PASSAGE FOR REVIEW:
That's a bad idea. At least you should set it to 0.
But read on

> If i do that I end up with the circular
> dependency problem.


Hmm. You shouldn't. You are dealing with pointers only, thus
a forward declaration is sufficient.

> In fact I'd get an exception if i initialize the
> pointer to BAR contained in FOO.


There is a bug in the posted main() function which deletes
the BAR object 10 times. COuld be an explanation for your problem.

Anyway:
Note how I used the 'this' pointer in the intitializer list of BAR
to pass a pointer to the created FOO object.

#include <iostream>

class BAR;
class FOO
{
public:
FOO( BAR* bar_ );
~FOO();

private:
int idx;
BAR* bar;
};

FOO::FOO( BAR* bar_ ) : idx(0), bar( bar_ )

DATA:

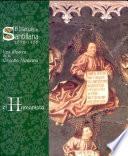 El Marqués de Santillana, 1398-1458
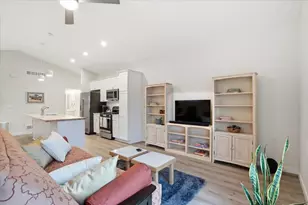 1206 Tivoli Cir, Oregon, WI 53575 - Photo 6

WORK REQUIRED:
Copy word for word the part of the forum reply about C++ pointers above that begins at the words "That's a bad" and ends after the words "contained in FOO.".

RESPONSE TO THE TASK:
That's a bad idea. At least you should set it to 0.
But read on

> If i do that I end up with the circular
> dependency problem.


Hmm. You shouldn't. You are dealing with pointers only, thus
a forward declaration is sufficient.

> In fact I'd get an exception if i initialize the
> pointer to BAR contained in FOO.